**WRITTEN EXERCISE**
Quote the listing below in its entirety.
□ □ □
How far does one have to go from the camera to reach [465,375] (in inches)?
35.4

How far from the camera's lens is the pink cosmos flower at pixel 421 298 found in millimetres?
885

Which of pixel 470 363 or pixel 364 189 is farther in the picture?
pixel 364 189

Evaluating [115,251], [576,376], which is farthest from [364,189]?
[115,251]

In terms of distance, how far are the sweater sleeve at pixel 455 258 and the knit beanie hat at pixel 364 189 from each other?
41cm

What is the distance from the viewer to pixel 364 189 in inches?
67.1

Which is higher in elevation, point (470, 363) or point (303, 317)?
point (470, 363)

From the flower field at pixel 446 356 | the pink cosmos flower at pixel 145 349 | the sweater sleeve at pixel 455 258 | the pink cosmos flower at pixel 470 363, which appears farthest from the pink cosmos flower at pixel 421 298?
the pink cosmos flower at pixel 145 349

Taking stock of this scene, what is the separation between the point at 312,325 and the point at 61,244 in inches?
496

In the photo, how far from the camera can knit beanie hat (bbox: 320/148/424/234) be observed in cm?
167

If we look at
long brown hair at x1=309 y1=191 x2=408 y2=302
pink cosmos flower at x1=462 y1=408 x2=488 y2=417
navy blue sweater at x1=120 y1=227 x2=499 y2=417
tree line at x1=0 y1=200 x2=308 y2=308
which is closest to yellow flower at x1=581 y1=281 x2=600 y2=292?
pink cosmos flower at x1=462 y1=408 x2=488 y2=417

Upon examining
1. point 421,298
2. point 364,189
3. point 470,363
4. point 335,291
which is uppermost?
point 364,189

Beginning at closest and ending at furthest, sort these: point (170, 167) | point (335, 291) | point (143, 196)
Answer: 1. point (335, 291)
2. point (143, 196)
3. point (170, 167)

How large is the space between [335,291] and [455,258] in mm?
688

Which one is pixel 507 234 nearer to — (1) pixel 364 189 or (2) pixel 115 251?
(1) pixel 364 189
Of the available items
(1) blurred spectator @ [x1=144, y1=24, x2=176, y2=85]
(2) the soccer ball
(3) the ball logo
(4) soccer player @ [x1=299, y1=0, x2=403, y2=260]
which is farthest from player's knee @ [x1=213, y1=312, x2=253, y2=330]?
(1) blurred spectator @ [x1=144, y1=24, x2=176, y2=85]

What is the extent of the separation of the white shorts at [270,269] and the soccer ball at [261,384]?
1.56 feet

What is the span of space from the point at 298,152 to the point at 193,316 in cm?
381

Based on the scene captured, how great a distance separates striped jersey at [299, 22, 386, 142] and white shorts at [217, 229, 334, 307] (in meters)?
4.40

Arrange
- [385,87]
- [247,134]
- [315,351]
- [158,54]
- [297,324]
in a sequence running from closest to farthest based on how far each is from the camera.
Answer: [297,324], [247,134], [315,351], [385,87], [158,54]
□ □ □
**WRITTEN SOLUTION**
How far does one have to go from the camera to reach [465,375] (in inches)?
35.4

How far from the camera's lens is the pink cosmos flower at pixel 421 298 found in millimetres?
885

Which of pixel 470 363 or pixel 364 189 is farther in the picture?
pixel 364 189

Evaluating [115,251], [576,376], which is farthest from [364,189]?
[115,251]

In terms of distance, how far are the sweater sleeve at pixel 455 258 and the knit beanie hat at pixel 364 189 from each other?
41cm

What is the distance from the viewer to pixel 364 189 in inches?
67.1

Which is higher in elevation, point (470, 363) or point (303, 317)?
point (470, 363)

From the flower field at pixel 446 356 | the pink cosmos flower at pixel 145 349 | the sweater sleeve at pixel 455 258 | the pink cosmos flower at pixel 470 363, which appears farthest from the pink cosmos flower at pixel 421 298?
the pink cosmos flower at pixel 145 349

Taking stock of this scene, what is the separation between the point at 312,325 and the point at 61,244 in inches?
496

In the photo, how far from the camera can knit beanie hat (bbox: 320/148/424/234) be observed in cm?
167

If we look at
long brown hair at x1=309 y1=191 x2=408 y2=302
pink cosmos flower at x1=462 y1=408 x2=488 y2=417
navy blue sweater at x1=120 y1=227 x2=499 y2=417
tree line at x1=0 y1=200 x2=308 y2=308
which is closest to yellow flower at x1=581 y1=281 x2=600 y2=292?
pink cosmos flower at x1=462 y1=408 x2=488 y2=417

Upon examining
1. point 421,298
2. point 364,189
3. point 470,363
4. point 335,291
which is uppermost?
point 364,189

Beginning at closest and ending at furthest, sort these: point (170, 167) | point (335, 291) | point (143, 196)
Answer: 1. point (335, 291)
2. point (143, 196)
3. point (170, 167)

How large is the space between [335,291] and [455,258] in mm?
688

Which one is pixel 507 234 nearer to — (1) pixel 364 189 or (2) pixel 115 251?
(1) pixel 364 189
Of the available items
(1) blurred spectator @ [x1=144, y1=24, x2=176, y2=85]
(2) the soccer ball
(3) the ball logo
(4) soccer player @ [x1=299, y1=0, x2=403, y2=260]
which is farthest from player's knee @ [x1=213, y1=312, x2=253, y2=330]?
(1) blurred spectator @ [x1=144, y1=24, x2=176, y2=85]

What is the extent of the separation of the white shorts at [270,269] and the soccer ball at [261,384]?
1.56 feet

What is the span of space from the point at 298,152 to the point at 193,316 in cm?
381

Based on the scene captured, how great a distance separates striped jersey at [299, 22, 386, 142] and white shorts at [217, 229, 334, 307] (in meters)?
4.40

Arrange
- [385,87]
- [247,134]
- [315,351]
- [158,54]
- [297,324]
in a sequence running from closest to farthest based on how far each is from the camera.
Answer: [297,324], [247,134], [315,351], [385,87], [158,54]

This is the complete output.